You need to understand that each form of mastocytosis has its own characteristics, so it is very important that the doctor correctly diagnoses. To do this, the patient should pay special attention to the analysis, adhering to the doctor's recommendations before submitting the biomaterial.

Features of the treatment of the disease

It is very important to start the treatment of urticaria pigmentosa on time and correctly.

Such treatment should be prescribed by a doctor, depending on whether the mastocytosis is aggressive or indolent. You can not take any drugs on your own, especially if it is systemic mastocytosis. Therefore, we confine ourselves to considering traditional methods of curing systemic mastocytosis, its other types, and some useful tips.

The doctor must prescribe two groups of drugs to the patient.
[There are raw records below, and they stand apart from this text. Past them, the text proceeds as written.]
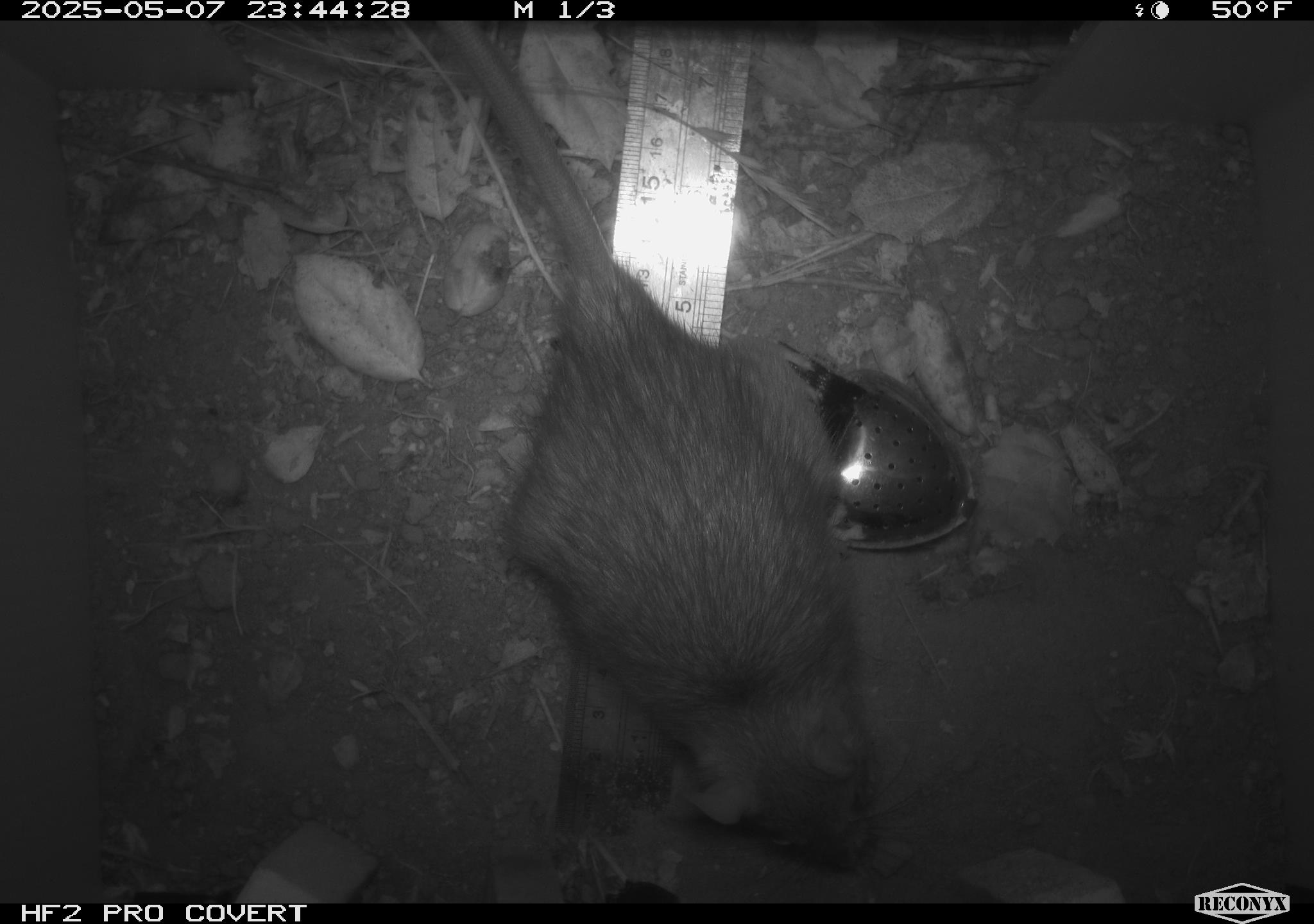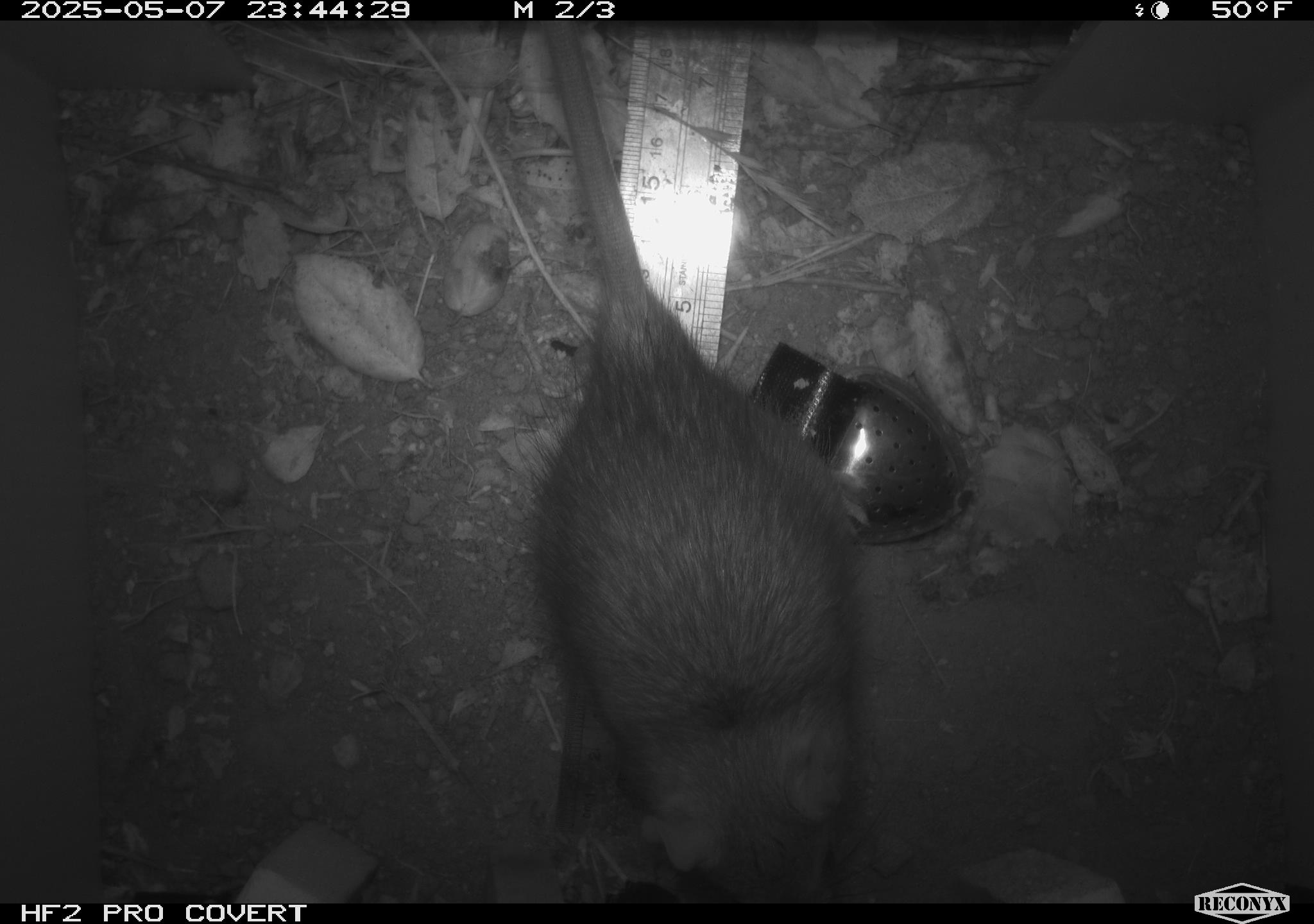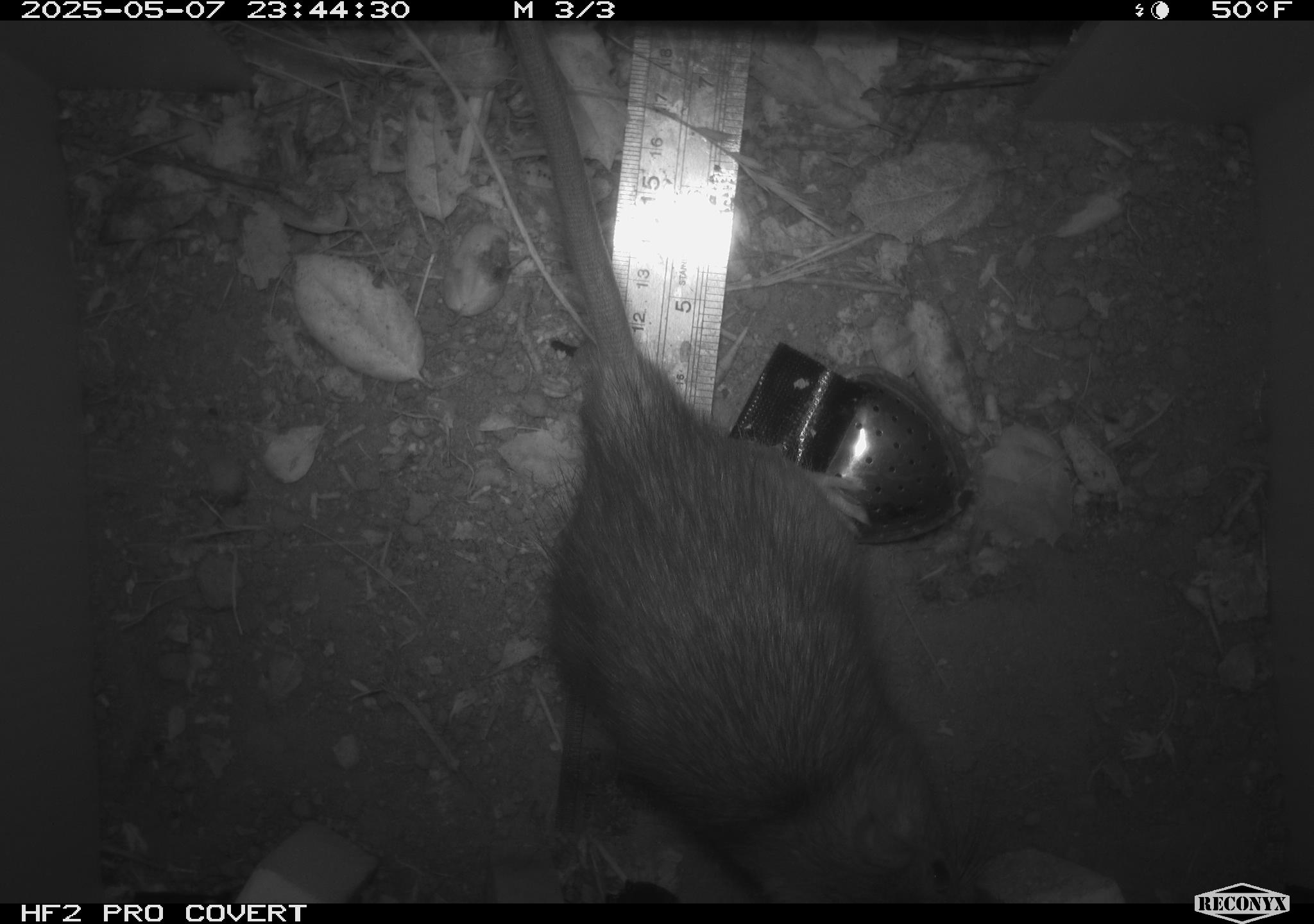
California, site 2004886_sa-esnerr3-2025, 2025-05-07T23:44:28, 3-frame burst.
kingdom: Animalia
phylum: Chordata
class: Mammalia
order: Rodentia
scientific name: Rodentia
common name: rodent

In this case, one group will be aimed directly at relieving symptoms and normalizing the functioning of organs, and the second will affect the human immune system.

Recently, corticosteroids, cytostatics, and also drugs that have a pronounced anti-inflammatory and anti-allergic effect have become widespread as the main medicines. It is impossible to accurately name the drugs, since they are prescribed individually for each patient. But a common property for all drugs is a decrease in serotonin in the body.

Much attention should be paid to immunity. It is very useful to take vitamin C. It is best to give preference to vitamin complexes.

Some important rules should be observed during the treatment of urticaria pigmentosa. It is necessary to temporarily abandon the long-term use of warm baths, too hot or cold showers. You should be less likely to go outside in extreme heat. Any sudden change in climate can exacerbate the disease.

Much attention should be paid to nutrition. If possible, salty, smoked, fatty or very sweet foods should be avoided. All this can aggravate the situation or even cause an unexpected allergic reaction in the body. You need to focus on fresh vegetables and fruits, natural broths.

If the treatment of urticaria pigmentosa is started on time and correctly, then the prognosis will be favorable. The only exceptions are severe cases of the disease. Therefore, when the first symptoms are detected, seek help from doctors.